— START —
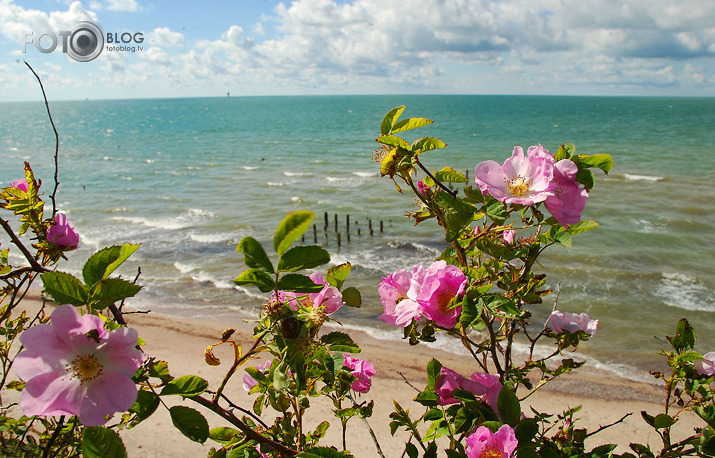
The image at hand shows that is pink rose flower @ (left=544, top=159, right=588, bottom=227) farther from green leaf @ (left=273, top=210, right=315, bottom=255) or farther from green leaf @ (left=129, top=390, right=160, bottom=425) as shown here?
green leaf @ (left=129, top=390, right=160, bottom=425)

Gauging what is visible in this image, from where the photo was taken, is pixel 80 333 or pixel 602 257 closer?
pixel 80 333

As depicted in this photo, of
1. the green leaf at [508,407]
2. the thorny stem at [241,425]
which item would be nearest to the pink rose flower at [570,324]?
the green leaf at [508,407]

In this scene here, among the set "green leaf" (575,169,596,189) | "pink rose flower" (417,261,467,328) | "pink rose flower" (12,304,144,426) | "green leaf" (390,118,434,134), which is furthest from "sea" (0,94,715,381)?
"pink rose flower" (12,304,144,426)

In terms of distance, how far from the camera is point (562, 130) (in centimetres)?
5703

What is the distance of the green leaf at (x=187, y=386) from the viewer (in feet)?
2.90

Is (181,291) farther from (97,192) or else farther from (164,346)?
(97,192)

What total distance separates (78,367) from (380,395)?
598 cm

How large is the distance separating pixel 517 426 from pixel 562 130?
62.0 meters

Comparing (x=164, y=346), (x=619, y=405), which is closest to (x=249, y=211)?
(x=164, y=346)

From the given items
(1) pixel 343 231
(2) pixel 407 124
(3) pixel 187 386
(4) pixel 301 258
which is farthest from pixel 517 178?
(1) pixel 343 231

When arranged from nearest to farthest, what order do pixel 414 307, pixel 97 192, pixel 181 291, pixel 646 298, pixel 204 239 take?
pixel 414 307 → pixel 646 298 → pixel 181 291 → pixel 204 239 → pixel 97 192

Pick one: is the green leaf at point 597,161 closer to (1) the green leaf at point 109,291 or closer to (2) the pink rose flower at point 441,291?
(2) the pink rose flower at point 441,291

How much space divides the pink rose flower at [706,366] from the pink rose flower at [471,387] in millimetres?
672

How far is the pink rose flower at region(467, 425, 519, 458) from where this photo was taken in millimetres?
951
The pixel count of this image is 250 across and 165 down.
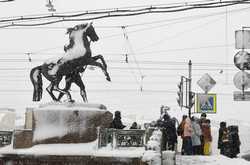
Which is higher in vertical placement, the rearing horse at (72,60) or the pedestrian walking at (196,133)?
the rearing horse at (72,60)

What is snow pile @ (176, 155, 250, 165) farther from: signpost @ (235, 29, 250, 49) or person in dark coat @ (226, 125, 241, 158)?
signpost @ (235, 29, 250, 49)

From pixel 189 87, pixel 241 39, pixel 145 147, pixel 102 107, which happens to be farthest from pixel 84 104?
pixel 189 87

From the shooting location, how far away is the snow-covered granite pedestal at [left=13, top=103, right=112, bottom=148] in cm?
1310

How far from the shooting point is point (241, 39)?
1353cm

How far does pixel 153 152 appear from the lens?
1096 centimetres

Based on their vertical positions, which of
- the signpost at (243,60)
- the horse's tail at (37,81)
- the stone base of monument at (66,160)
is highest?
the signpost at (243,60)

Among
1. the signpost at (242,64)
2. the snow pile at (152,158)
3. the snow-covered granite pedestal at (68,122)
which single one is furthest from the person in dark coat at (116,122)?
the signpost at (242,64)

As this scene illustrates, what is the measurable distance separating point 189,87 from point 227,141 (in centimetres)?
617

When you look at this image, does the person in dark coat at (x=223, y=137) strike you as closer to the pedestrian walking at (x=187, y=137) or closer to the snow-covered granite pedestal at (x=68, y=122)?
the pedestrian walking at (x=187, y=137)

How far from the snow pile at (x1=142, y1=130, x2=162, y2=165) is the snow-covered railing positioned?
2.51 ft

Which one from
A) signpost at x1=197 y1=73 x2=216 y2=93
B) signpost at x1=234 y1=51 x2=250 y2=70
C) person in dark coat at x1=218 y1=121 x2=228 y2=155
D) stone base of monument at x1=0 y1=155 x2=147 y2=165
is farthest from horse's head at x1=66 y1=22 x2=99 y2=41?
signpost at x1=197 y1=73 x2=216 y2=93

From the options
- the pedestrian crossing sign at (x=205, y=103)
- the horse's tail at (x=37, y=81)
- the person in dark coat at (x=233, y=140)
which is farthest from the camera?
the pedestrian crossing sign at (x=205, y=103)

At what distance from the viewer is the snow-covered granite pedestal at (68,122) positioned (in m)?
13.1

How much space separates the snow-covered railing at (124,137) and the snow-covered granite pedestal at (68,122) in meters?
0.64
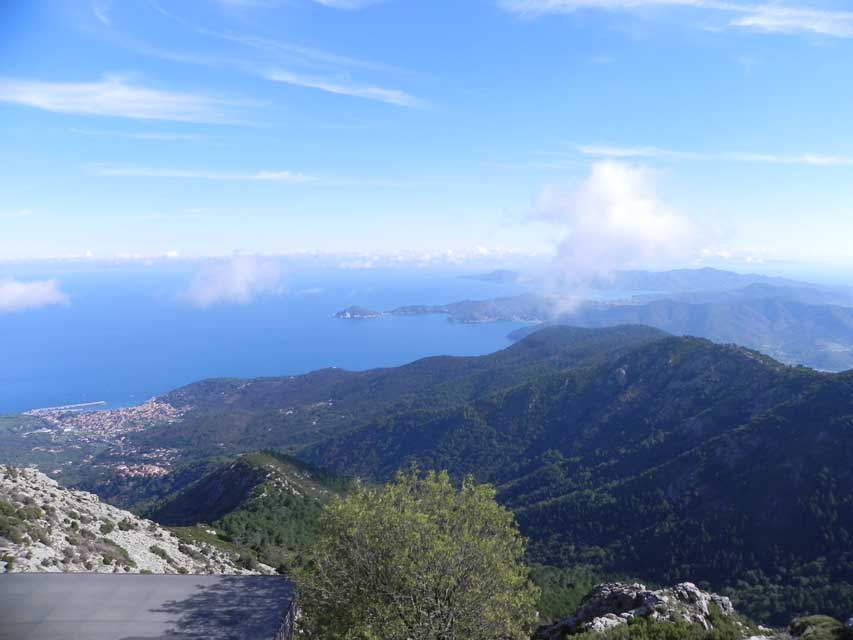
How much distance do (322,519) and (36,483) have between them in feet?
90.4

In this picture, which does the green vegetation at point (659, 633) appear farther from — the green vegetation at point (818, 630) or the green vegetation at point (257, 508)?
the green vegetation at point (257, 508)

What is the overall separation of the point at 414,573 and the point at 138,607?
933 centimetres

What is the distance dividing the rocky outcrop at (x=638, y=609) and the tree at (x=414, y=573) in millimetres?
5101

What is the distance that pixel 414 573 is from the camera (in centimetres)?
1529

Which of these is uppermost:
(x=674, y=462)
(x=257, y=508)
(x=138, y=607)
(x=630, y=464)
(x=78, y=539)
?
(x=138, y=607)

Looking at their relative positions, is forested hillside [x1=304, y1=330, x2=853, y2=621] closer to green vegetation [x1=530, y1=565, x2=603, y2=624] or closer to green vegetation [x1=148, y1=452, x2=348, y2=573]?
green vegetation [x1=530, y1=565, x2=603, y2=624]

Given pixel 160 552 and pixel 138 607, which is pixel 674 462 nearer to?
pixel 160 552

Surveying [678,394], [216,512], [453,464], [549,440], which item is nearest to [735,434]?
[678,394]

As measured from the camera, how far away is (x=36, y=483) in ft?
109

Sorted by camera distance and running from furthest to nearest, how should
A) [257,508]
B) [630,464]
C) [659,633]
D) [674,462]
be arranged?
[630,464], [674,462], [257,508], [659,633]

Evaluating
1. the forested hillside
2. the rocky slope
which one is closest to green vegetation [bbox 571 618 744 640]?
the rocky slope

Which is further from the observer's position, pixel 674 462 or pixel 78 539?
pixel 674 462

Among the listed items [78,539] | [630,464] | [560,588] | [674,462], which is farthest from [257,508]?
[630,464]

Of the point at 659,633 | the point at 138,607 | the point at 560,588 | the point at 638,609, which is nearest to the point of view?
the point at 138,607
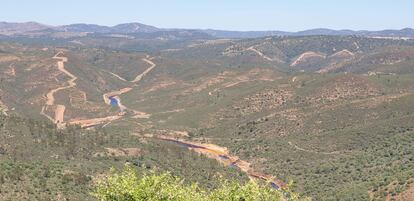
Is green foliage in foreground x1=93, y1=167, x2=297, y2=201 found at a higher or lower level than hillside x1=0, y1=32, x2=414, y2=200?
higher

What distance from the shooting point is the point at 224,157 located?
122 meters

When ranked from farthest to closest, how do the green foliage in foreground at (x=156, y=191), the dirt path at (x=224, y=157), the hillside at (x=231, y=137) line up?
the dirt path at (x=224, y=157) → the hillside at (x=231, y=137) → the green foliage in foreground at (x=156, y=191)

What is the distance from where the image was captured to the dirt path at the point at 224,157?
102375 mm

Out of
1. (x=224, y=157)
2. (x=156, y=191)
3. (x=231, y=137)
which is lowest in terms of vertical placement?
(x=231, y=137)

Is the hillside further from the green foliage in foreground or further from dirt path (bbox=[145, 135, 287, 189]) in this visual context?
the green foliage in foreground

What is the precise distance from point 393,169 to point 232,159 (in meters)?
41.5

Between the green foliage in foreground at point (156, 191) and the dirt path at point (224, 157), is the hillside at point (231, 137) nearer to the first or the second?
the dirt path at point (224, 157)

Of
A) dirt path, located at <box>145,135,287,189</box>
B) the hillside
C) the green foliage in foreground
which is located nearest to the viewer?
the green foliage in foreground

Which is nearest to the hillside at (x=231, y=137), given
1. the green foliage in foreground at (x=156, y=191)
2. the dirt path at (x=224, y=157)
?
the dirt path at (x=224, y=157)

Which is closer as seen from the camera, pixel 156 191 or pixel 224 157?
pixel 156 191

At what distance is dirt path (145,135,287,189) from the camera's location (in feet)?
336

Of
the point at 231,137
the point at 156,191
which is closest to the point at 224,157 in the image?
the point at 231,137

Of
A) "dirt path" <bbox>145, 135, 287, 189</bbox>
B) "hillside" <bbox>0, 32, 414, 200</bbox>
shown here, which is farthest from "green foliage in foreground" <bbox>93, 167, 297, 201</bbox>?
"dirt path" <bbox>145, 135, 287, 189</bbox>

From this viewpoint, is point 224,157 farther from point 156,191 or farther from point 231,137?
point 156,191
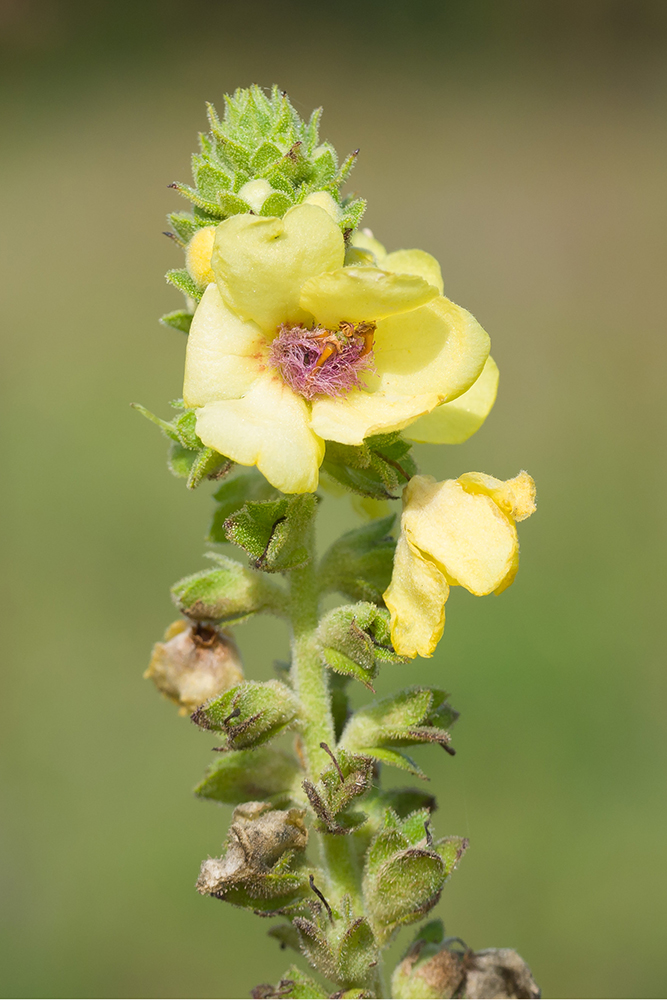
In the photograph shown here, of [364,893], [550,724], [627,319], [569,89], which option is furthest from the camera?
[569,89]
— END —
— START —
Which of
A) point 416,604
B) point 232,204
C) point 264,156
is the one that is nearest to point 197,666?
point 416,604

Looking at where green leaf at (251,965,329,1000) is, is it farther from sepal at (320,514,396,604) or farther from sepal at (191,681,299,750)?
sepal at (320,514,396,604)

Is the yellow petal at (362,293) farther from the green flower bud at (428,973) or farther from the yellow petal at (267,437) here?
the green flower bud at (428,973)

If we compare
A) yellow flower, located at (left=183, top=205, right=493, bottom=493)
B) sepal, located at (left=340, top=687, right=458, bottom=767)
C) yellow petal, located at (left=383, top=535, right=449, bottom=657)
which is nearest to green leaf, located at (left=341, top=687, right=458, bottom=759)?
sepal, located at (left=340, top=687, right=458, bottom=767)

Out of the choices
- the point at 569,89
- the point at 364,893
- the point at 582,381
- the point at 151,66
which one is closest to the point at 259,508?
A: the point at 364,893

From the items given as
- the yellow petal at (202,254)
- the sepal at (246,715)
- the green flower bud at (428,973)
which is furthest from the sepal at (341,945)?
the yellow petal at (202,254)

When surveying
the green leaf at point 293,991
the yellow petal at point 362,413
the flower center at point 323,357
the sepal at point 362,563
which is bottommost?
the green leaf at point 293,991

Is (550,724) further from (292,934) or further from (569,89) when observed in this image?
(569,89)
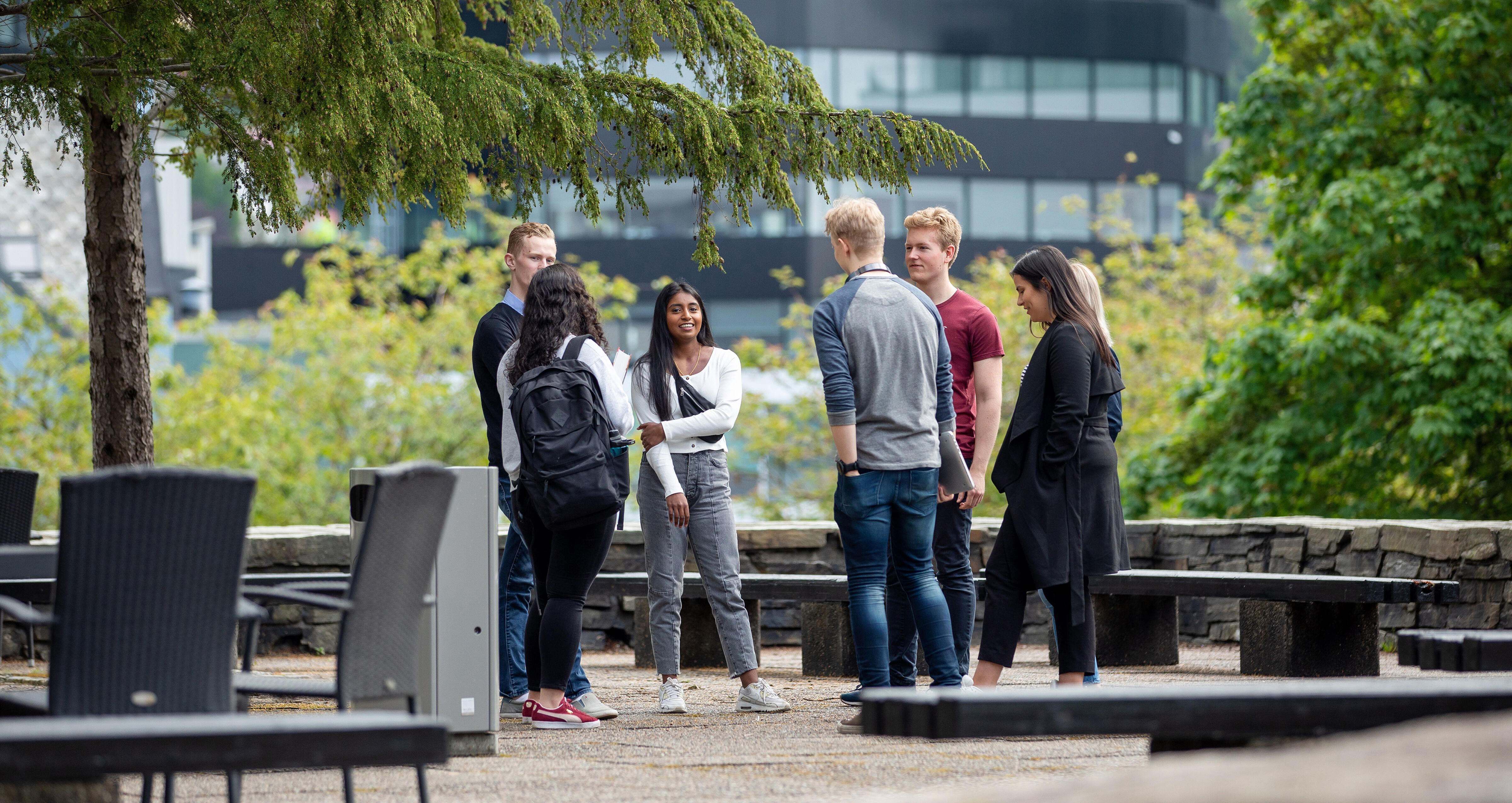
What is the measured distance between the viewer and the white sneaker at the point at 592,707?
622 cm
— END —
• Problem to solve: Reproduce the lines above word for word, from the line with "In this picture, which" to the line with "933 centimetres", including both of those lines.

• The answer:
In this picture, which does the green vegetation at point (659, 633) appear farther from — the green vegetation at point (818, 630) or the green vegetation at point (257, 508)?
the green vegetation at point (257, 508)

What is the overall separation of the point at 414,573 and the point at 138,607?
933 centimetres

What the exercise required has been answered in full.